These parameters are used by the selector functions to filter the object collections in the `workflow.py` file.


## Event selection

In PocketCoffea, the event selections are implemented with a dedicated `Cut` object, that stores both the information of the cutting function and its input parameters.
Several factory ``Cut`` objects are available in ``pocket_coffea.lib.cut_functions``, otherwise the user can define their own custom ``Cut`` objects.


### Skim

The skim selection of the events is performed "on the fly" to reduce the number of processed events.

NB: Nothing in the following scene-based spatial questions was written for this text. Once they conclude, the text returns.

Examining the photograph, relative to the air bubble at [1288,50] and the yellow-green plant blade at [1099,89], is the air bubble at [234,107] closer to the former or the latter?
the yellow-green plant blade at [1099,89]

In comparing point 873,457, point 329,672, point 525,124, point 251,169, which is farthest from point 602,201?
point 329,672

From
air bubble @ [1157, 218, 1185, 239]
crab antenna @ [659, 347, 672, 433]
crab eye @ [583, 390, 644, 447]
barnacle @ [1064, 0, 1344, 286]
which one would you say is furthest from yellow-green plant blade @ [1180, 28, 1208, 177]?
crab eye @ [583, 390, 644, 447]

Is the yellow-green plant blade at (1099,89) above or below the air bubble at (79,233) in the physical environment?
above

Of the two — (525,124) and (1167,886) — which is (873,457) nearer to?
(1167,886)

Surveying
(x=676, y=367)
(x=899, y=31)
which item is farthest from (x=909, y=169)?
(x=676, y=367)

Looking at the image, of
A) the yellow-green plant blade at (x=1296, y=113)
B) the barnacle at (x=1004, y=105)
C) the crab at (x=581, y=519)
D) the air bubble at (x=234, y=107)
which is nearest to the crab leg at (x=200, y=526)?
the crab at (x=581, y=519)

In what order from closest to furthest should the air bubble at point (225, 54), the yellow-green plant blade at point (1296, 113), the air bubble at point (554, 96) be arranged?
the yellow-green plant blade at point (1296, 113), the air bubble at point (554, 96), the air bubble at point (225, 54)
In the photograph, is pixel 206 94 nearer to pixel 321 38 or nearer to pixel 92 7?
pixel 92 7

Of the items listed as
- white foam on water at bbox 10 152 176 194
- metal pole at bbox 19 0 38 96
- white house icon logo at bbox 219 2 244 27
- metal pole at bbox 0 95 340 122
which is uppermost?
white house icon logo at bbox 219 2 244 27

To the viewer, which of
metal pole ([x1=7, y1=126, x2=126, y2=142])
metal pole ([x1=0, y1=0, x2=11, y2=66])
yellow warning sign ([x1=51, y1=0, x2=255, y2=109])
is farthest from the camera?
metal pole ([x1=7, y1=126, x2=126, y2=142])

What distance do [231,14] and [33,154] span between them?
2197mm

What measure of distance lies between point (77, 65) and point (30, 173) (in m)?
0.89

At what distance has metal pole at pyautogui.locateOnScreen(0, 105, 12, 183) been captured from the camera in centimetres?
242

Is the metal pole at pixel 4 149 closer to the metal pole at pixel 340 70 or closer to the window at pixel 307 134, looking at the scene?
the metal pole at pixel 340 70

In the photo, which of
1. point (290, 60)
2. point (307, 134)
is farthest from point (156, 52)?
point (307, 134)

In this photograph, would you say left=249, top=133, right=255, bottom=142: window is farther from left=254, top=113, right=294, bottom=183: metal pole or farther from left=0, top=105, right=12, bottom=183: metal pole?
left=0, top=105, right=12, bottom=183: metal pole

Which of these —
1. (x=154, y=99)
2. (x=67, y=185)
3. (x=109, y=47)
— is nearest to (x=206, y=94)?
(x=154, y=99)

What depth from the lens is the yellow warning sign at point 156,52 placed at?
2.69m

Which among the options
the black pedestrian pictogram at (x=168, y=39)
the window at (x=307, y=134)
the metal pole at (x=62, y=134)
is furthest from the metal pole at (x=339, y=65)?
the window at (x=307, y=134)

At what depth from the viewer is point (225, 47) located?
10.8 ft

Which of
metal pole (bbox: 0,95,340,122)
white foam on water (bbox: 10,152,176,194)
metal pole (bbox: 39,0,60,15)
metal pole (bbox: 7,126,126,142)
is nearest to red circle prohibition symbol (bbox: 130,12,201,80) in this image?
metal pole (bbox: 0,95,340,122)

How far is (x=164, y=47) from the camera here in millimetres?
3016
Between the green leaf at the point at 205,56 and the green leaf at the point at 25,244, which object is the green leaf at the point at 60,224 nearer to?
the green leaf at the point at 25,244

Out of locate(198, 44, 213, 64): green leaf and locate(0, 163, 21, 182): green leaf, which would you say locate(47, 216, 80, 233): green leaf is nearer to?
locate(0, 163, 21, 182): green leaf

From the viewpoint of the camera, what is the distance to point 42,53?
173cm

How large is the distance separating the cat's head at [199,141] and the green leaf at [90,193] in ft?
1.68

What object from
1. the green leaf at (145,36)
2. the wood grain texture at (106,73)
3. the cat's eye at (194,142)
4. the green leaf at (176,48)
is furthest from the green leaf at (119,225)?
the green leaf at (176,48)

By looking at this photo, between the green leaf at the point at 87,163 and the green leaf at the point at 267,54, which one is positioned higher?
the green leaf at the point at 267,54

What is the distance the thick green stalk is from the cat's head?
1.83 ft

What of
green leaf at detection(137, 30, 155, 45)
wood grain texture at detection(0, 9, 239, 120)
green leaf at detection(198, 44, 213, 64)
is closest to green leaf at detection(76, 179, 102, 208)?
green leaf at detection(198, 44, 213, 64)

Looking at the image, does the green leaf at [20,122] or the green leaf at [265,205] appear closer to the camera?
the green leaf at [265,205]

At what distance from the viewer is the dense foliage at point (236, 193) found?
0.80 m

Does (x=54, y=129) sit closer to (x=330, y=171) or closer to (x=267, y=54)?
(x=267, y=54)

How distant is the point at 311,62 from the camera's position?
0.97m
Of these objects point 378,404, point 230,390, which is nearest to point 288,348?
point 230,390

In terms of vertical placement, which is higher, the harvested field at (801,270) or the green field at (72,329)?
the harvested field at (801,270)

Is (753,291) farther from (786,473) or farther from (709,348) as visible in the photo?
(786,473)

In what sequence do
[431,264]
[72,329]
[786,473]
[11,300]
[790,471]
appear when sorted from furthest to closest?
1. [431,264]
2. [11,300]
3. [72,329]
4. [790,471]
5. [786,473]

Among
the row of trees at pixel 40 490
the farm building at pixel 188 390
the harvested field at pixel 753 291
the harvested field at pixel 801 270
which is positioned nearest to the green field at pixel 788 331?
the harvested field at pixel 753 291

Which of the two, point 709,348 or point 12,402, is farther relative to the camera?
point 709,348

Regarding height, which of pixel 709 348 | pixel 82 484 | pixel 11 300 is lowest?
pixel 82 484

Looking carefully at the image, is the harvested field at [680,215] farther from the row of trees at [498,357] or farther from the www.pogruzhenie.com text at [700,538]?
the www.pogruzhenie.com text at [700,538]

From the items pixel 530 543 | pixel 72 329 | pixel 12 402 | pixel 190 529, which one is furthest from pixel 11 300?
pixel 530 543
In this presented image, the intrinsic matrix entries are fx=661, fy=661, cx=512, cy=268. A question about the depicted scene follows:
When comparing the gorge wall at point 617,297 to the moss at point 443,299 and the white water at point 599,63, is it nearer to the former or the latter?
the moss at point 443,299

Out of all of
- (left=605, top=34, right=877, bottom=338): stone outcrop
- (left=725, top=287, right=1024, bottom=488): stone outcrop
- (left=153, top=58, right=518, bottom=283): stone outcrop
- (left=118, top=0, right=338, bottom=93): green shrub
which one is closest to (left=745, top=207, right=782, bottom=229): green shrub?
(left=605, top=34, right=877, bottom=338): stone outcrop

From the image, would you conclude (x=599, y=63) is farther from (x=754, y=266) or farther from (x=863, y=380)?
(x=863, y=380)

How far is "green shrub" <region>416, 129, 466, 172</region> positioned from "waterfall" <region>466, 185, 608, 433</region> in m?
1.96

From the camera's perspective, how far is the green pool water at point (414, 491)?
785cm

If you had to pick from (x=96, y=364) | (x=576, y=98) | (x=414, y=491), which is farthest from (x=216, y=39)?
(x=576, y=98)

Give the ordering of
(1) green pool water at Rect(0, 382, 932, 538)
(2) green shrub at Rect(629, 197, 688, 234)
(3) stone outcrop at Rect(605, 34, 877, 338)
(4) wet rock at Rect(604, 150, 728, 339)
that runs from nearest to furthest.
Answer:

At this stage we
also apply the HLT trigger requirements required by the analysis.  The following steps of the analysis are performed
only on the events passing the skim selection, while the others are discarded from the branch ``events``, therefore
reducing the computational load on the processor.  In the config file, we specify two skim cuts: one is selecting events
with at least one 18 GeV muon and the second is requiring the HLT ``SingleMuon`` path.

Triggers are specified in a parameter yaml files under the `params` dir (but the location is up to the user).
The parameters are then loaded and added to the default parameters in the preamble of `example_config.py`,  which we pass as an argument to the factory function ``get_HLTsel()``.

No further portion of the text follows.